**Stored data**
__________________________________________________
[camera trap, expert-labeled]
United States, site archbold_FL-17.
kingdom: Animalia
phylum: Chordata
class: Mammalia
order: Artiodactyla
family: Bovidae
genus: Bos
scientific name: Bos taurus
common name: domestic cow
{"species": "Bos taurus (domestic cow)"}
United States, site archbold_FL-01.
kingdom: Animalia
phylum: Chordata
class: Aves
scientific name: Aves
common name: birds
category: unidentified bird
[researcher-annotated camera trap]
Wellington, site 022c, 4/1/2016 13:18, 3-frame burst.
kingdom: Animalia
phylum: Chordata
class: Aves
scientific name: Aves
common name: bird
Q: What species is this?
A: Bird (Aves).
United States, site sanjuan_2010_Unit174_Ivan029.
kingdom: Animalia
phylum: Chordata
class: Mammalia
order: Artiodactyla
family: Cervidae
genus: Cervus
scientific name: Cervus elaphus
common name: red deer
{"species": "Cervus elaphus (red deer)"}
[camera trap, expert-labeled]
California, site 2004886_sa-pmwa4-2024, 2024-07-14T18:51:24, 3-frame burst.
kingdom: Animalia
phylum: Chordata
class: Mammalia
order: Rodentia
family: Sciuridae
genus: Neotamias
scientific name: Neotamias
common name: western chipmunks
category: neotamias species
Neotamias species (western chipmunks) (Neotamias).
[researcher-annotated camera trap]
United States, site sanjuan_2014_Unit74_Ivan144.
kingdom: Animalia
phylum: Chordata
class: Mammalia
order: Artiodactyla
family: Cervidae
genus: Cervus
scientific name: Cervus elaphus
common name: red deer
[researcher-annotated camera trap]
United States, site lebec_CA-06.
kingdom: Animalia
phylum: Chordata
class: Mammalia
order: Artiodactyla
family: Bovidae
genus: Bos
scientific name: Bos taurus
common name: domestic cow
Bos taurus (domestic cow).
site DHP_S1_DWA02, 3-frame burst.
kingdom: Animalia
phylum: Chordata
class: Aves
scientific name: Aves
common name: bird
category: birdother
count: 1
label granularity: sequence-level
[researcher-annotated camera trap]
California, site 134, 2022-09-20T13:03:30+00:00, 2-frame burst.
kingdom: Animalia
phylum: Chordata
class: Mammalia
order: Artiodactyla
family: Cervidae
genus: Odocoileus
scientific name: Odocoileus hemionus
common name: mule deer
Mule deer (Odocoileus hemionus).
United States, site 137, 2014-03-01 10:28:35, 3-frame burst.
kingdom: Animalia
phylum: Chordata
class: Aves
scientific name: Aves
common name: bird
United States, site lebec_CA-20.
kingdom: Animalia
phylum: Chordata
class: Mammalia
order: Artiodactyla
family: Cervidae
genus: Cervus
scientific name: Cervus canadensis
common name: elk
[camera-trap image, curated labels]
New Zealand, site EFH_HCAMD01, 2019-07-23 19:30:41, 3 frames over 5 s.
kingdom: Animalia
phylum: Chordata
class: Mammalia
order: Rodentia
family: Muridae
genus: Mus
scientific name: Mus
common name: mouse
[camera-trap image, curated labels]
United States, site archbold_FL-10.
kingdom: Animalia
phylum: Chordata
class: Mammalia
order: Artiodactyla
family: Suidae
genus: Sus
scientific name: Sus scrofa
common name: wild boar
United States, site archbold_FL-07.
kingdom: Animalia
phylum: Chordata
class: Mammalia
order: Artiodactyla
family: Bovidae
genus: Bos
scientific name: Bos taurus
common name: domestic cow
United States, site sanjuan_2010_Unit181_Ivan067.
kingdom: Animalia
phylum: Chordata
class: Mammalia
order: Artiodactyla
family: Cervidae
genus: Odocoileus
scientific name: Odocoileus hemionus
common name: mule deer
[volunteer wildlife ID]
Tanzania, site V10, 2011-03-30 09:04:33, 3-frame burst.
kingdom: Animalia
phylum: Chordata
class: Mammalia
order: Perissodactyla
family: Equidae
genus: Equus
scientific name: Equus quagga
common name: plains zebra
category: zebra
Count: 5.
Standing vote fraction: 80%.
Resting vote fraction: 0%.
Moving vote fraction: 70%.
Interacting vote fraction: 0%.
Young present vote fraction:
__________________________________________________
Nothing should be dropped. Retype each line above as it is.

**Your response**
[camera trap, expert-labeled]
United States, site archbold_FL-17.
kingdom: Animalia
phylum: Chordata
class: Mammalia
order: Artiodactyla
family: Bovidae
genus: Bos
scientific name: Bos taurus
common name: domestic cow
{"species": "Bos taurus (domestic cow)"}
United States, site archbold_FL-01.
kingdom: Animalia
phylum: Chordata
class: Aves
scientific name: Aves
common name: birds
category: unidentified bird
[researcher-annotated camera trap]
Wellington, site 022c, 4/1/2016 13:18, 3-frame burst.
kingdom: Animalia
phylum: Chordata
class: Aves
scientific name: Aves
common name: bird
Q: What species is this?
A: Bird (Aves).
United States, site sanjuan_2010_Unit174_Ivan029.
kingdom: Animalia
phylum: Chordata
class: Mammalia
order: Artiodactyla
family: Cervidae
genus: Cervus
scientific name: Cervus elaphus
common name: red deer
{"species": "Cervus elaphus (red deer)"}
[camera trap, expert-labeled]
California, site 2004886_sa-pmwa4-2024, 2024-07-14T18:51:24, 3-frame burst.
kingdom: Animalia
phylum: Chordata
class: Mammalia
order: Rodentia
family: Sciuridae
genus: Neotamias
scientific name: Neotamias
common name: western chipmunks
category: neotamias species
Neotamias species (western chipmunks) (Neotamias).
[researcher-annotated camera trap]
United States, site sanjuan_2014_Unit74_Ivan144.
kingdom: Animalia
phylum: Chordata
class: Mammalia
order: Artiodactyla
family: Cervidae
genus: Cervus
scientific name: Cervus elaphus
common name: red deer
[researcher-annotated camera trap]
United States, site lebec_CA-06.
kingdom: Animalia
phylum: Chordata
class: Mammalia
order: Artiodactyla
family: Bovidae
genus: Bos
scientific name: Bos taurus
common name: domestic cow
Bos taurus (domestic cow).
site DHP_S1_DWA02, 3-frame burst.
kingdom: Animalia
phylum: Chordata
class: Aves
scientific name: Aves
common name: bird
category: birdother
count: 1
label granularity: sequence-level
[researcher-annotated camera trap]
California, site 134, 2022-09-20T13:03:30+00:00, 2-frame burst.
kingdom: Animalia
phylum: Chordata
class: Mammalia
order: Artiodactyla
family: Cervidae
genus: Odocoileus
scientific name: Odocoileus hemionus
common name: mule deer
Mule deer (Odocoileus hemionus).
United States, site 137, 2014-03-01 10:28:35, 3-frame burst.
kingdom: Animalia
phylum: Chordata
class: Aves
scientific name: Aves
common name: bird
United States, site lebec_CA-20.
kingdom: Animalia
phylum: Chordata
class: Mammalia
order: Artiodactyla
family: Cervidae
genus: Cervus
scientific name: Cervus canadensis
common name: elk
[camera-trap image, curated labels]
New Zealand, site EFH_HCAMD01, 2019-07-23 19:30:41, 3 frames over 5 s.
kingdom: Animalia
phylum: Chordata
class: Mammalia
order: Rodentia
family: Muridae
genus: Mus
scientific name: Mus
common name: mouse
[camera-trap image, curated labels]
United States, site archbold_FL-10.
kingdom: Animalia
phylum: Chordata
class: Mammalia
order: Artiodactyla
family: Suidae
genus: Sus
scientific name: Sus scrofa
common name: wild boar
United States, site archbold_FL-07.
kingdom: Animalia
phylum: Chordata
class: Mammalia
order: Artiodactyla
family: Bovidae
genus: Bos
scientific name: Bos taurus
common name: domestic cow
United States, site sanjuan_2010_Unit181_Ivan067.
kingdom: Animalia
phylum: Chordata
class: Mammalia
order: Artiodactyla
family: Cervidae
genus: Odocoileus
scientific name: Odocoileus hemionus
common name: mule deer
[volunteer wildlife ID]
Tanzania, site V10, 2011-03-30 09:04:33, 3-frame burst.
kingdom: Animalia
phylum: Chordata
class: Mammalia
order: Perissodactyla
family: Equidae
genus: Equus
scientific name: Equus quagga
common name: plains zebra
category: zebra
Count: 5.
Standing vote fraction: 80%.
Resting vote fraction: 0%.
Moving vote fraction: 70%.
Interacting vote fraction: 0%.
Young present vote fraction:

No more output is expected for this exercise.